* _CONSIGNE_:
Selon l'extrait sur les négociations de Genève 3, à quelle date ces négociations devaient-elles commencer à Genève ?

*** EXTRAIT DU DOCUMENT ***

Réseau Voltaire -
Genève 3
Vers la paix en Syrie,
sans l’opposition armée
Thierry Meyssan
Lundi 1er février 2016
Les négociations de Genève 3
pour la paix en Syrie viennent de
s’ouvrir après que l’opposition
pro-Saoudienne se soit finalement pliée
aux exhortations du département d’État
US d’y participer. Pourtant, observe
Thierry Meyssan, alors que Washington et
Moscou espéraient en décembre une paix
rapide et adoptaient la résolution 2254,
les États-Unis ont désormais la
conviction que les leaders sélectionnés
par Riyad sont incapables d’exercer le
pouvoir.
Les négociations
prévues par le Conseil de sécurité des
Nations unies pour résoudre le conflit
syrien devraient commencer à Genève
aujourd’hui, 1er février 2016, avec une
semaine de retard. Contrairement à ce
qu’espéraient les néoconservateurs et
les faucons libéraux au début de la
guerre, il ne s’agira pas d’acter la
capitulation de la République arabe
syrienne et de la remplacer par un
« Organe de transition » dominé par les
Frères musulmans, mais de négocier un
cessez-le-feu, puis d’organiser la
rédaction d’une nouvelle constitution et
d’élections ouvertes à tous.
Les Nations unies
discréditées
Premièrement, le principe même des
négociations sous patronage de l’Onu a
été mis en cause dès la publication
d’informations sur le rôle secret
—depuis 2005— du secrétaire général
adjoint, Jeffrey Feltman, et de son
expert, l’universitaire allemand Volker
Perthes [1].

*** INFORMATIONS EXTRAITES ***

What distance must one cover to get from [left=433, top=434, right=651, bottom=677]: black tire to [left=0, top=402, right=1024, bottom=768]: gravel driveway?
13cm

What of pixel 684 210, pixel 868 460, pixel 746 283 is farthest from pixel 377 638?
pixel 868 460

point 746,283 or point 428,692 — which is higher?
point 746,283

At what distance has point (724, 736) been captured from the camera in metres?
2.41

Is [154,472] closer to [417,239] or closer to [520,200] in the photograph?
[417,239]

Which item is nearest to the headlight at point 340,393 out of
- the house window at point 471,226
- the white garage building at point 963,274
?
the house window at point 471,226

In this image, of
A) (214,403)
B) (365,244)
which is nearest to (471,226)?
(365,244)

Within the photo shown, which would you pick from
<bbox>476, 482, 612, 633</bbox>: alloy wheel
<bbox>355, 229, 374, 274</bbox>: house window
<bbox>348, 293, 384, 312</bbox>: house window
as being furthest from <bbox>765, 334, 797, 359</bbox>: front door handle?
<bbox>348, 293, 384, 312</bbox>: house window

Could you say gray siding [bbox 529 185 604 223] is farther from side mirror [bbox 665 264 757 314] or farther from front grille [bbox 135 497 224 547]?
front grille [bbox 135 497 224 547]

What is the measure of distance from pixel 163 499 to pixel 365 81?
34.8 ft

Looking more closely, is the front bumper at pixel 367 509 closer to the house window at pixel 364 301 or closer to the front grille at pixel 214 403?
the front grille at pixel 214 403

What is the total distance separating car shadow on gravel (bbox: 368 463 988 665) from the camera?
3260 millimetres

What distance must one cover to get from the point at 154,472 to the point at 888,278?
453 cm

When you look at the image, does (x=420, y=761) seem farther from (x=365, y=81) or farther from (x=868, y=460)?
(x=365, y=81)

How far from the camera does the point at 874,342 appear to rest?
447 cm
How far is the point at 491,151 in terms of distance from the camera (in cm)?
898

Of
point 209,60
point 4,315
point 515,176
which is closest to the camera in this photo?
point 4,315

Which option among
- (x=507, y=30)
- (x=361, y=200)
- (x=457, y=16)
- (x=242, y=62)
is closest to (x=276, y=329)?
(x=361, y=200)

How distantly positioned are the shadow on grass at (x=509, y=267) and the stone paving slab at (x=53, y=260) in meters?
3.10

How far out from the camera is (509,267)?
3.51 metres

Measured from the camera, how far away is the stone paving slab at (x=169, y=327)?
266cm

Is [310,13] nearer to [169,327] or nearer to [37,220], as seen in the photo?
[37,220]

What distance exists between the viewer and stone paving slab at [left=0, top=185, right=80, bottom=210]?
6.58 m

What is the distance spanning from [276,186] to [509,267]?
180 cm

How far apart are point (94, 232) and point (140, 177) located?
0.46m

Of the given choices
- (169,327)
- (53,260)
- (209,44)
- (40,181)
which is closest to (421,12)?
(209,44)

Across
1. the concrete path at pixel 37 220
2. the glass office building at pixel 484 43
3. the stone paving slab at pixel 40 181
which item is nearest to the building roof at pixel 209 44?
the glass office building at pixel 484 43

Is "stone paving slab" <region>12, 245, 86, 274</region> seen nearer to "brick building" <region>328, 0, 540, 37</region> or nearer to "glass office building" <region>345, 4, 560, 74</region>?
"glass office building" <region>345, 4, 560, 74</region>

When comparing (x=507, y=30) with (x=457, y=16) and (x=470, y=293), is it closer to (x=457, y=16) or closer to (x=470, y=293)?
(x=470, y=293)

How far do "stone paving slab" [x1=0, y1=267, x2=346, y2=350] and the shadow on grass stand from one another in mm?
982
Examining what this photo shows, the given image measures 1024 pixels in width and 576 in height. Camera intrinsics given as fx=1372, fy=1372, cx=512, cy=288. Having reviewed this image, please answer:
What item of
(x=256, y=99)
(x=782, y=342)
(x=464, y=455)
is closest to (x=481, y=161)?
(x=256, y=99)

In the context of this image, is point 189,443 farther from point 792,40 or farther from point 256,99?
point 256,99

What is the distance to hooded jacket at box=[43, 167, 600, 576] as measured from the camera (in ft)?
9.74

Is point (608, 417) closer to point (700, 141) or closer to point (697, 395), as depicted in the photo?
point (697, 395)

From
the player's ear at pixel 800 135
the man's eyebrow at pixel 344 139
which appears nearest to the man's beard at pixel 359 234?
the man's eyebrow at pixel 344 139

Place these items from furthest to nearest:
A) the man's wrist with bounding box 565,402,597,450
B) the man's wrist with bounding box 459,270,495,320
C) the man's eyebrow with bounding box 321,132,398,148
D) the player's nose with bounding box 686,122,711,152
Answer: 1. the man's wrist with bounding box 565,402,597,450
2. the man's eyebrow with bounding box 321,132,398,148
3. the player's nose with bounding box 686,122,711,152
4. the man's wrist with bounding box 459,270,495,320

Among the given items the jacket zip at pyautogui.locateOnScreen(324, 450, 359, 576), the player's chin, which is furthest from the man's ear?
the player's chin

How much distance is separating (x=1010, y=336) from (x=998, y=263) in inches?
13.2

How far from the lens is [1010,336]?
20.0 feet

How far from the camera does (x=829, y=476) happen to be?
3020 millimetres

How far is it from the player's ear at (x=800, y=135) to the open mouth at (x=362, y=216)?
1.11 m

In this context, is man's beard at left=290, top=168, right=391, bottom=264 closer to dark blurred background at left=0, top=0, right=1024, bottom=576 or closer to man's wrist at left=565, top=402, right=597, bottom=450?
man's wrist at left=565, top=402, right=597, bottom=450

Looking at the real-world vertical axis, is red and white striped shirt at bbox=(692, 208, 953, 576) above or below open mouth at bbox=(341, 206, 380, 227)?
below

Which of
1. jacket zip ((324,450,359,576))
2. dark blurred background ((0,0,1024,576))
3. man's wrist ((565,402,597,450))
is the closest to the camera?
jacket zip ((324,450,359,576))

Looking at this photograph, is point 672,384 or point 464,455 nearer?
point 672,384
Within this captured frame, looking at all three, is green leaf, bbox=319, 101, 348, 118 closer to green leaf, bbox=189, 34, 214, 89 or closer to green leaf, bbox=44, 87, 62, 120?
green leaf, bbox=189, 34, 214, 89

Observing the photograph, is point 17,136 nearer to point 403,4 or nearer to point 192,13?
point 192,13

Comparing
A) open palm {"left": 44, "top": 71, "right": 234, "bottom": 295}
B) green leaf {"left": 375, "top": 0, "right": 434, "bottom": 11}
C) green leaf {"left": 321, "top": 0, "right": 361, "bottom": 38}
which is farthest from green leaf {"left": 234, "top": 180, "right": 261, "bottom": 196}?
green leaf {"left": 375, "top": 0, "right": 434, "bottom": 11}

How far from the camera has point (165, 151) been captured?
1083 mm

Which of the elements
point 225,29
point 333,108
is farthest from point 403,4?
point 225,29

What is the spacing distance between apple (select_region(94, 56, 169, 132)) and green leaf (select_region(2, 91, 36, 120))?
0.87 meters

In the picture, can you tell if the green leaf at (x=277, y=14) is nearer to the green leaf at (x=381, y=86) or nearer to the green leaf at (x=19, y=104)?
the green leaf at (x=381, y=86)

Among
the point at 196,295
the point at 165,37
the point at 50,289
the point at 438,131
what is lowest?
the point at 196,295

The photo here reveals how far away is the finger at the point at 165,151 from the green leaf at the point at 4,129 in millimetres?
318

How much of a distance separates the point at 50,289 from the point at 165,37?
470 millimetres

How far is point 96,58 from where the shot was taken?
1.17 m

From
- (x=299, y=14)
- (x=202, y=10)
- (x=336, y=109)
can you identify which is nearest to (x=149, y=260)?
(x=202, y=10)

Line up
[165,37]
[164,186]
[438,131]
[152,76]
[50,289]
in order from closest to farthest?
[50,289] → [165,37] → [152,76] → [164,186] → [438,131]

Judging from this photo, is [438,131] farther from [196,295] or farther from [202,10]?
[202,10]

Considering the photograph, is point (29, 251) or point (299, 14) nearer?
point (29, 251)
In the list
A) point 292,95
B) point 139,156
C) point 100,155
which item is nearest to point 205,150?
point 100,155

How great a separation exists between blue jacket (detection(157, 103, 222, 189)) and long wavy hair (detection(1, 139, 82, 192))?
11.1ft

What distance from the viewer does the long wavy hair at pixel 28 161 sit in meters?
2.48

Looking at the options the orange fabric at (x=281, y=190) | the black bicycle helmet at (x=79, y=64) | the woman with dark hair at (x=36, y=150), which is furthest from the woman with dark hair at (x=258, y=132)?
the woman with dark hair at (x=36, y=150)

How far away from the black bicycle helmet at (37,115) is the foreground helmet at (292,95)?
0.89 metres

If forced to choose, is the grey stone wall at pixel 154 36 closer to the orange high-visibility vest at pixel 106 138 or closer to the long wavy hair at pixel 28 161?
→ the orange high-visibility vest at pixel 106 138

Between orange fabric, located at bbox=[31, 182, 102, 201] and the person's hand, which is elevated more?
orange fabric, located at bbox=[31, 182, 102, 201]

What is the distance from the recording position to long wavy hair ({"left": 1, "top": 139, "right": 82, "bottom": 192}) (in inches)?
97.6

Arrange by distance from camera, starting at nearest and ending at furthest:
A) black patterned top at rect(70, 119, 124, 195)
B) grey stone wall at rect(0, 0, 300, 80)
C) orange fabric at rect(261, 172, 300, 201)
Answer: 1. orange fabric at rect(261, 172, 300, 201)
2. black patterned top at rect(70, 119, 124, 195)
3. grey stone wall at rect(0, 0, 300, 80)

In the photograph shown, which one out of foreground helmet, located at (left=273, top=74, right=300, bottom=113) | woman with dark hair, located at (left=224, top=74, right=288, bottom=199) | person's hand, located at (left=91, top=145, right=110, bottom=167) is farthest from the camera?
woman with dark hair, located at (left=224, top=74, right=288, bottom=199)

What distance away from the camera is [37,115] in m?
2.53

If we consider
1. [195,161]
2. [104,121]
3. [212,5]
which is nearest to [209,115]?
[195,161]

***

* _BONNE RÉPONSE_:
Le 1er février 2016, avec une semaine de retard.